Travis Russell, the 40-year-old Jesuit priest who’s president at Verbum Dei High, was carrying around a Craftsman tool box as if he were the school’s handyman. He pulled out a hammer to demonstrate he knows what he’s doing.

Father Travis Russell, president of Verbum Dei High, poses for a photo after hanging a picture Pope Leo XIV.

Verbum Dei president Father Travis Russell finally got around to putting up a photo of new Pope Leo XIV.

(Eric Sondheimer / Los Angeles Times)

“I had to hang up a picture of the new pope,” he said.

It’s all hands on deck at “The Verb,” a beacon of hope for many in South Los Angeles. With an enrollment of 310 students, the all-boys Catholic school in Watts has a tuition of just $4,000, with most families paying $1,200 thanks to assistance from a corporate work study program and other Catholic scholarship funds.

Once a powerhouse in basketball in the 1970s with the likes of Raymond Lewis, David Greenwood and Roy Hamilton, the school canceled its football season after four games in 2024 because of a lack of players. It was a decision made by Russell, who believed his school needed to start over.

He hired as head coach Gary Parks, who was an assistant for Verbum Dei’s 2005 championship football team and is a Verbum Dei grad. Russell hired another Verbum Dei grad, Darius Spates, to be athletic director. Parks hired five assistants who are Verbum Dei grads. Everyone decided to return to football slowly, so the team won’t play its first game this season until Oct. 19 against Belmont, then host its first home game in more than 20 years on a new grass field against Locke the following week.

The school is undergoing a $30-million reconstruction project.

“The assignment is rebuilding the legacy and tradition of Verbum Dei,” said Parks, a Baptist pastor who spent four years as head coach at Maya Angelou High until being called back to duty at The Verb.

Russell has made it clear that despite some Catholic schools using a strategy to fix sports programs quickly by turning to transfers and promises of financial breaks and other perks, he wants none of that.

“When you build for a community rather than just a school, loyalty and long-term success follow,” Russell said.

Parks wants to build with each freshman class.

“That’s what we did at Angelou,” he said. “We want you to come because Verbum Dei is a great educational institution.
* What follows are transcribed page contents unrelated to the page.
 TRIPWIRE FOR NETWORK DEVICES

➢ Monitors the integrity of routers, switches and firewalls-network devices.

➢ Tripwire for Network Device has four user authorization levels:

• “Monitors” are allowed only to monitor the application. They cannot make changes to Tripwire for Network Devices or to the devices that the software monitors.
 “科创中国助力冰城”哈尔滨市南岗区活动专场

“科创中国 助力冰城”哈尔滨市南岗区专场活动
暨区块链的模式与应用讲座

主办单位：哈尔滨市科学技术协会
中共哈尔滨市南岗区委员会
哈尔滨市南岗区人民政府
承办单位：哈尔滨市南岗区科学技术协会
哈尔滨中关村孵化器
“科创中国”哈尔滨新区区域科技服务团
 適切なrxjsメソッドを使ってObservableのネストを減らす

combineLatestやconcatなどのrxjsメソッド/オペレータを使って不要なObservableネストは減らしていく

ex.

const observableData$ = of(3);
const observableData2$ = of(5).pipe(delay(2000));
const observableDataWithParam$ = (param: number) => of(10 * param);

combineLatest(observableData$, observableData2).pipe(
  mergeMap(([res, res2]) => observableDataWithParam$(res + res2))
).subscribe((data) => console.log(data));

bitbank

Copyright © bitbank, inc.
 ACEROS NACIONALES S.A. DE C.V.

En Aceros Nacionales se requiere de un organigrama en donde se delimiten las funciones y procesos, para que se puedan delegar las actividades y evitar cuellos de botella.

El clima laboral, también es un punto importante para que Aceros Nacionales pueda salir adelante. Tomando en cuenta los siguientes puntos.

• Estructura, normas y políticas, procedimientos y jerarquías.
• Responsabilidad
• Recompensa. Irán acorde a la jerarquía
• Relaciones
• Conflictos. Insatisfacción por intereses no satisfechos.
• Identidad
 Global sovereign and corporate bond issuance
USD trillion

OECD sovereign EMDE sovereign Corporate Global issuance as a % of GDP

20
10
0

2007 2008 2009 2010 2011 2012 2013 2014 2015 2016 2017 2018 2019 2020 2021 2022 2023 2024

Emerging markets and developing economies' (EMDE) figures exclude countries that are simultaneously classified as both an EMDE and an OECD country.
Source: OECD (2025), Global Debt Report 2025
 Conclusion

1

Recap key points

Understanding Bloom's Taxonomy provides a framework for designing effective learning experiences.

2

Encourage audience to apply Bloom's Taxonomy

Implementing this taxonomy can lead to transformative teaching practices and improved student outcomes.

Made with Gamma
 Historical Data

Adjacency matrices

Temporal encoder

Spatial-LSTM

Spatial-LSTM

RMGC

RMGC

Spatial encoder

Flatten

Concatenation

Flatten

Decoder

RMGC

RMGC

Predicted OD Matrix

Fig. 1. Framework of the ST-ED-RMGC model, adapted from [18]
Football is a byproduct.”

All students participate in a corporate work study program that requires them once a week to get real work experience. Some have to show up wearing a suit and tie. They are balancing work, sports participation and school as 15-, 16- and 17-year-olds, something that prepares them for college and adulthood.

“It’s definitely going better,” said 250-pound Geovanny Gutierrez. “Last year there was no motivation to play.”

They’ve been using a synthetic turf field built by the Rams at nearby Nickerson Gardens while waiting for their new field to be finished next month. Otherwise, they work out in their weight room or asphalt next to the school parking lot.

“We’re going to make it work,” Parks said. “That’s why we don’t mind practicing on blacktop. We know what we could be.”

The program now has 26 players, including 12 freshmen. This is a program building step by step, focusing on academics during the day, study halls, then sports in the afternoon.

Adrian Alvarado was on the team last year but almost didn’t come out this year after last season’s abrupt halt.

“I felt disappointed,” he said. “I like the idea we’re starting slow. We’ve been able to recruit more students. I just want to get a game in already.”

It’s a refreshing and inspiring scene to see an administration and coaching staff on the same page by using sports to teach life lessons while not looking for shortcuts in order to win first.

Russell has never shied away from a challenge, and getting the football program back led him to say he might make a call to the Vatican with a message for Pope Leo XIV, who’s a sports fan.

“I’ll invite him to a game here,” he said.

Welcome to the new Verbum Dei, full of hope, full of dreams, full of respect for its families and community.